Source document:
Grain Mill 2.0

>> Saturday, August 30, 2025


As I’ve mentioned in previous posts, we moved to Florida and I had to leave certain things behind; this includes the cart/stand for my grain mill. I took off the important parts like the bare bones mill, the motor, the sheave, etc. with the plan to rebuild it in Florida. After finishing rebuilding the brew stand, I turned my attention to the grain mill and decided I wanted to change things up. Instead of the guillotine-like sheave, I decided I wanted to use a gear motor in more of a direct drive orientation. More details below.

Gear Motor


I was planning on buying a cheap gear motor on Amazon that included a speed controller. Currently these models sell for around $100-$130 on Amazon under various brand names and all appear to be made in China. Final drive RPM and torque vary quite a bit but I found one that seemed to fit the bill. The only problem was none of these motors had many (some had zero) reviews. The ones with reviews seemed to consist of five star reviews completely lacking details, or one star reviews describing all kinds of issues from the speed controller not working correctly to motors burning out once any kind of load was applied. Long story short, I decided the Chinese motors were questionable at best and to try to find a different solution.

Task data:
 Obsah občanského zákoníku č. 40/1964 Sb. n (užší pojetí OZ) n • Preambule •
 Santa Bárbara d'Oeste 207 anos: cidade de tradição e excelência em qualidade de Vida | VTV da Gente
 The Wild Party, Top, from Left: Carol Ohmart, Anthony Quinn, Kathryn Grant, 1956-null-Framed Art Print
---
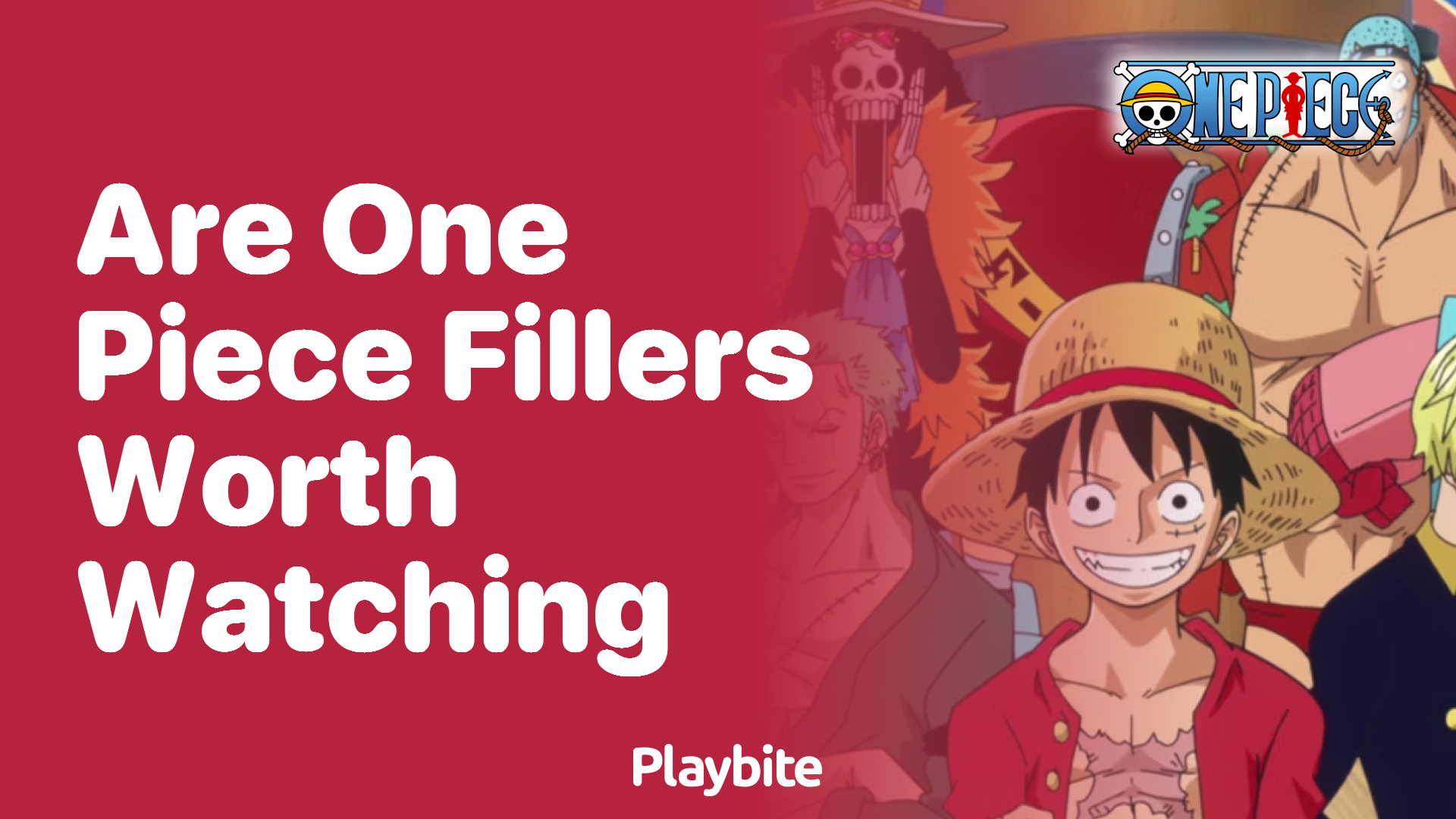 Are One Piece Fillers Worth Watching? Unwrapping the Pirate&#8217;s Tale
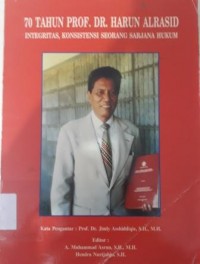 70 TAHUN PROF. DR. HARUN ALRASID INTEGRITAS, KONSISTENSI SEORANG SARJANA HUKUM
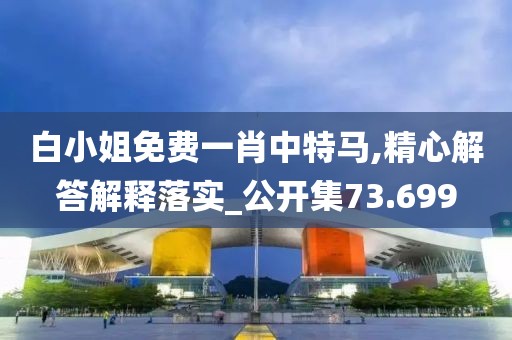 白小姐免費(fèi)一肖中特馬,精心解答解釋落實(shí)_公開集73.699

Problems to solve:
A. Translate this sentence from the grain mill post into Spanish: "I was planning on buying a cheap gear motor on Amazon that included a speed controller."
B. Update the records between the lines holding "Obsah občanského zákoníku" and "Santa Bárbara d'Oeste", inclusive, replacing "cidade" with "município" and leaving everything else unchanged. Return only those lines.
The records are unrelated to the text.

Results in order:
A. Estaba planeando comprar en Amazon un motor con reductor barato que incluía un controlador de velocidad.

B.
 Obsah občanského zákoníku č. 40/1964 Sb. n (užší pojetí OZ) n • Preambule •
 Santa Bárbara d'Oeste 207 anos: município de tradição e excelência em qualidade de Vida | VTV da Gente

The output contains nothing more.